Para cualquier gobierno, una estrategia de seguridad —y cumplir con ella— es crucial para garantizar la estabilidad interna, proteger la soberanía y preservar el bienestar, las posesiones y la vida de sus ciudadanos.
Pero ¿qué pasa cuando algunos de esos elementos se tambalean en el torbellino de la violencia que no cede ante el reclamo de gobernantes y ciudadanos?
A unos días de asumir su cargo como presidenta de México, Claudia Sheinbaum presentó un plan de seguridad cuya entraña se distancia de la “guerra contra el narco” y el uso del ejército como solución inmediata de confrontación directa, pero también evita el simplismo de los “abrazos, no balazos”, en busca de un terreno intermedio.
Su estrategia pone, sin embargo, el acento en la prevención y atención a las causas, lo cual es apostar al futuro. Este enfoque prioriza programas sociales y medidas preventivas para reducir la violencia, en lugar de recurrir a una respuesta puramente punitiva. Un reto para esta administración será demostrar que esta forma de actuación, cuyos logros en lo esencial no fueron suficientes en la administración anterior, puede ser eficaz en todo el país, donde la inseguridad y la violencia tienen causas y dinámicas diversas en varias regiones al rojo vivo.
Esta estrategia contra la delincuencia pretende corresponder al contexto actual, en el que el crimen organizado echa mano hasta de la inteligencia artificial para cometer sus delitos.
Por eso, la tecnología debe ser una herramienta indispensable en la lucha contra el crimen, sin dejar de lado, para su implementación, la enorme desigualdad entre regiones del país en cuanto a infraestructura tecnológica.
En estados rurales o en áreas con poca presencia del Estado, la instalación de cámaras, sensores y centros de comando (como el C5 en la CDMX) podría ser mucho más difícil y costosa. Además, la falta de coordinación entre autoridades locales y federales ha sido un problema histórico en México.
El éxito de la estrategia de modernización tecnológica dependerá en gran parte de la capacidad del gobierno de generar una coordinación efectiva entre distintas instancias de seguridad.
La tecnología no falla; pueden fallar quienes la operen. Además, la tecnología, por sí sola, no resuelve problemas como la corrupción dentro de las fuerzas de seguridad o la colusión entre el crimen organizado y algunos sectores gubernamentales, como hemos visto de manera horrible en Guerrero y Sinaloa.
Por otro lado, si el énfasis de la estrategia es la prevención del delito, entonces la seguridad no solo se debe abordar desde una perspectiva policial, sino también desde una dimensión social. Se necesitarán programas sociales orientados a jóvenes en situación vulnerable, así como inversión en educación, empleo y desarrollo social en las zonas más conflictivas.
A nivel federal, se tendría que demostrar la capacidad de generar resultados rápidos en contextos más complejos y violentos.

==============================

**Instrucciones:** Prosigue el texto sobre la estrategia de seguridad de Claudia Sheinbaum a partir de su última oración.

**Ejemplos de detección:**

==============================

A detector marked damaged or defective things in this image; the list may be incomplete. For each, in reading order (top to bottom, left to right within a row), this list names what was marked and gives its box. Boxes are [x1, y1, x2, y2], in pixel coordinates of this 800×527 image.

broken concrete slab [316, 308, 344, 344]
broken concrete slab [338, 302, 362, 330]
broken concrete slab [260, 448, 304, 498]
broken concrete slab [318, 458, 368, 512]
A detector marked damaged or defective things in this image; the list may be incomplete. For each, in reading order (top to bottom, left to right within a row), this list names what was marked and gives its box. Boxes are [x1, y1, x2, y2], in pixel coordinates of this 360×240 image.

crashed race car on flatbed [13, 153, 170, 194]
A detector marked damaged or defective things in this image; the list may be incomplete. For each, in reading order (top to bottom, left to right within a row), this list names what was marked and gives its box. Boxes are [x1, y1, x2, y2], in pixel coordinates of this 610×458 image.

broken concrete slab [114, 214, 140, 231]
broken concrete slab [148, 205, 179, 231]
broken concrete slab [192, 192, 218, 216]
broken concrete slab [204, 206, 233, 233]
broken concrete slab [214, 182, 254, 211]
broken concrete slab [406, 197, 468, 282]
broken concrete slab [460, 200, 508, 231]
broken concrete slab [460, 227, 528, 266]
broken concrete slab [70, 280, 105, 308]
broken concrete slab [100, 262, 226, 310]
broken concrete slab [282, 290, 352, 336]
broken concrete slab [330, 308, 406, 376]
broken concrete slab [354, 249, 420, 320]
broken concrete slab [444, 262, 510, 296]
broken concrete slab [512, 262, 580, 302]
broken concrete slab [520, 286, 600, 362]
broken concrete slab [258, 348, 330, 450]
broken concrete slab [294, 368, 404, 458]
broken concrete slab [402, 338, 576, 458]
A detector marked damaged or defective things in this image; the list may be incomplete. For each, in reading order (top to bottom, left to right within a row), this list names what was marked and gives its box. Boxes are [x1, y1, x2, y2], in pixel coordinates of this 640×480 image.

==============================

**Respuesta escrita:**
No podemos dejar de lado que, en ámbitos de violencia aguda como los que viven Michoacán, Guerrero o Zacatecas, las políticas preventivas y sociales tienden a ser de largo plazo, mientras que los ciudadanos exigen soluciones inmediatas frente a la realidad cotidiana.
El gran reto será balancear la necesidad de atacar de manera inmediata a los cárteles y grupos armados, y al mismo tiempo mantener programas sociales que tardan en mostrar resultados. En el corto plazo, el gobierno puede ser percibido como ineficaz si no hay una rápida reducción de la violencia, lo cual parece distante a la luz de los hechos del primero de octubre a esta fecha. “Muy temprano para juzgar”, se dirá. Y es relativamente cierto: 18 años de fracasos acumulados nos han vuelto impacientes.
Por otra parte, el papel de la Guardia Nacional, ahora adherida a la Secretaría de la Defensa Nacional (Sedena) se perfila como un pilar en dicha estrategia y se presenta como una garantía en la lucha contra el crimen organizado. Pero este movimiento también trae consigo serias implicaciones.
La inclusión de la Guardia Nacional ha sido objeto de críticas por varios sectores, tanto nacionales como internacionales, que ven en esto un riesgo de militarización de la seguridad pública.
Aunque se evite el término “guerra contra el narco”, la creciente militarización bajo la Sedena genera preocupaciones sobre el balance de poder entre el Estado civil y las fuerzas armadas, así como el impacto en los derechos humanos.
Este gobierno tendrá que gestionar cuidadosamente esta parte de su estrategia para no caer en el error de sus predecesores, que vieron en el ejército la única solución a la violencia, con resultados mixtos y, en muchos casos, catastróficos.
La aplicación de estos programas en un país con altos niveles de pobreza, desigualdad y corrupción puede encontrarse con barreras.
Los programas sociales tienen que ser sostenibles, transparentes y aplicados sin intenciones electorales para que sean efectivos en la prevención del delito. Además, los cárteles, en muchas regiones, han llenado el vacío dejado por el Estado, proporcionando empleo y servicios a las comunidades locales.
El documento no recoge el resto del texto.